### Bloco de texto
◇ ◇ ◇

ÚLTIMOS
E PRIMEIROS (27)
Ev.
Cap. XX – Item 2
(...)
os últimos serão os primeiros e os primeiros serão os últimos. Mateus, 20:16.
No contexto do comportamento
histórico-sociológico, o ser humano prefere utilizar-se dos primeiros lugares,
aqueles que lhe podem oferecer maior destaque no conjunto em que se movimenta,
com essa atitude agradando ao ego sempre necessitado de emulação para
desempenhar a tarefa que lhe diz respeito.
Não raro, dominado pelas
paixões derivadas da necessidade do prazer e da posse, que lhe parecem
constituir metas únicas, transforma a existência num calvário de lutas
intérminas, porquanto as ambições em crescendo não lhe facultam a paz nem o
preenchimento interior, que são indispensáveis à vida feliz.
Educado para o triunfo na
sociedade, mediante propostas hedonistas, a sua vitória deve ser disputada a
qualquer preço, não importando as consequências que possam advir dessa
filosofia utilitarista de efeitos perturbadores.
Atingido o patamar que
constituía o objetivo central dos seus esforços e interesses, não se pode
furtar ao vazio existencial ou ao continuado empenho para ter mais, tornar-se
conhecido, dominador, como se os infortúnios, as enfermidades, a velhice e a
morte não o pudessem atingir.
A existência física
parece-lhe ser a saga de realizações externas, o acumular de louros e aplausos,
num vaivém ininterrupto, cansativo e desgastante.
Os vitoriosos de um dia, no
entanto, passam, como sucede com os indivíduos de todas as camadas nas
diferentes luas que travam.
Essa conduta ilusória
responde por transtornos psicológicos muito graves e danos espirituais de
libertação penosa.
O mundo é educandário,
oficina para atividades nobres e nunca uma ilha de sorrisos e plenitude, ou um
palco de tragicomédias que deleitam apenas por um momento.
O Evangelho de Jesus é um
repositório de ensinamentos convidando à mudança de entendimento da finalidade
existencial.
Sem jamais combater a posse
ou o prazer que se derivam dos esforços dignos e dos objetivos de serviço à
Humanidade, Jesus sempre conclamou aqueles que O escutavam ao progresso
mediante o trabalho, à dignidade por meio do auxílio recíproco, demonstrando,
no entanto, a transitoriedade de todas as coisas ante a perenidade do Espírito.
Sendo possuidor de recursos
incomparáveis, aplicou-os pelo bem dos outros, nunca se permitindo humilhar ou
menosprezar os carentes, ou entregando-se ao desperdício, ao abuso do poder, à
exploração de outrem.
Vivendo intensamente o
mundo, este com suas imposições, às vezes, arbitrárias, deu curso à meta que
trazia: a instalação do Reino de Deus nas mentes e nos corações humanos.
Não seja de estranhar a sua
informação de que nesse Reino de
justiça, os que se exaltam, se glorificam e desfrutam das comodidades e
honradas terrestres, sempre nos primeiros lugares, serão os últimos, enquanto que aqueles
que sofrem que jamais experimentaram as concessões terrestres, os tesouros da
cobiça e do orgulho, serão os
primeiros.

◇ ◇ ◇

### Dados fornecidos
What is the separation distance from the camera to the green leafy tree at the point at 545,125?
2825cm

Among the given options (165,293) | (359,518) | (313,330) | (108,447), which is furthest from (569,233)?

◇ ◇ ◇

### Tarefas obrigatórias
**A.** De acordo com o bloco de texto, por que o ser humano dominado pelas paixões do prazer e da posse transforma a existência num calvário de lutas intermináveis? Responda em uma a três frases.
**B.** Traduza para o inglês a seguinte frase do bloco de texto: "O mundo é educandário, oficina para atividades nobres e nunca uma ilha de sorrisos e plenitude, ou um palco de tragicomédias que deleitam apenas por um momento."

### Lista de respostas
**A.** Porque suas ambições, sempre crescentes, não lhe permitem alcançar a paz nem o preenchimento interior. O texto considera esses dois bens indispensáveis à vida feliz.

**B.** The world is a school, a workshop for noble activities, and never an island of smiles and fulfillment, or a stage for tragicomedies that delight only for a moment.